Cette campagne nous a permis de rencontrer des milliers de personnes très diverses, qui nous ont par contre mandaté sur des orientations parfaitement claires : « Soyez plus durs avec les voyous et les tricheurs et respectez ceux qui travaillent » . Voilà ce que nous avons tous entendu des centaines de fois…..et voilà pourquoi le remarquable travail législatif fait par le gouvernement sur la sécurité et sur la justice est profondément légitime. C’est pour cette raison de fond que Pierre Albertini, au nom du groupe UDF, a apporté notre soutien à votre texte, Monsieur le garde des sceaux.

Oui, il y avait urgence, symbolique, au sens fort du terme à changer de politique dans ce domaine.

« En tardant à prendre la mesure des souffrances engendrées, surtout dans les quartiers défavorisés, par montée de l’insécurité, les socialistes ont trahi ce qu’ils appelaient avec emphase en 1981 « le peuple de gauche »

La réalité s’est vengée. Elle est cruelle pour la gauche : au moment de voter, les couches populaires se détournent d’elles » Ce n’est pas moi qui le dis , c’est un des vôtres , Hervé Algalarrondo, rédacteur en chef adjoint au service politique du nouvel Observateur dans un très bon livre « Sécurité : la gauche contre le peuple »….

Et les chiffres sont là têtus : en 1988, 74 % des ouvriers avaient choisi François Mitterrand au deuxième tour de l’élection présidentielle. Le 21 Avril dernier, 40 % choisissaient l’abstention, 30 % Le Pen, et 20 % à égalité Jacques Chirac et Lionel Jospin…..et quand ils étaient interrogés sur les raisons de leurs choix électoraux, ils citaient la montée de l’insécurité comme raison première de leurs choix….

Oui, nous serions bien inspirés de garder en mémoire le discours prononcé le 25 Octobre 2001 par le Président de la république à Nîmes, sur la montée de l’insécurité. Constatant qu’ils avaient franchi un palier inacceptable, que nous n’aurions jamais, imaginé atteindre dans une France d’équilibre, de mesure, d’intégration et de tradition civique, le Président de la république a tenu à préciser : « Nous avons tous été plus ou moins complices de cette évolution »…..oui, tous

Même si, la responsabilité de la gauche est plus directement engagée. Parce que elle a gouvernée plus longtemps que nous ces vingt dernières années, et puis aussi parce qu’elle a été plus directement sous l’influence des lobbys post-soixante-huitards….

■ **ÉNONCÉ 1**: Remplacez « green tree » par « pine tree » dans les lignes des données, de celle qui contient « Looking at this » jusqu'à la dernière ligne des données, toutes deux incluses. Redonnez ces lignes sans aucune autre modification.

■ **DONNÉES FOURNIES**:
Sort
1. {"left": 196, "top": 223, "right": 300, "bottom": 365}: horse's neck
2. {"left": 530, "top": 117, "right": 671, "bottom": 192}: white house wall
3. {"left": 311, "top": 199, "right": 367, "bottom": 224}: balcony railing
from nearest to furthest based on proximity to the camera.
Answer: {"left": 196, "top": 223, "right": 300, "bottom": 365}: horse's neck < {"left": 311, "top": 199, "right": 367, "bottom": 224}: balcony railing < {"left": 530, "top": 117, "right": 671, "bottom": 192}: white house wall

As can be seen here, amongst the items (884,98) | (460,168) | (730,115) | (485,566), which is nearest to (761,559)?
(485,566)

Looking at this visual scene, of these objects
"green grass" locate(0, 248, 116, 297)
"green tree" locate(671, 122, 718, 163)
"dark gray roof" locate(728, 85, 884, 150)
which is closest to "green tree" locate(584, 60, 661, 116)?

■ **ÉNONCÉ 2**: D'après le texte cité, quel pourcentage des ouvriers avait choisi François Mitterrand au deuxième tour de l'élection présidentielle de 1988 ?

■ **RÉPONSE COMPLÈTE 1**:
Looking at this visual scene, of these objects
"green grass" locate(0, 248, 116, 297)
"pine tree" locate(671, 122, 718, 163)
"dark gray roof" locate(728, 85, 884, 150)
which is closest to "pine tree" locate(584, 60, 661, 116)?

■ **RÉPONSE COMPLÈTE 2**: 74 %.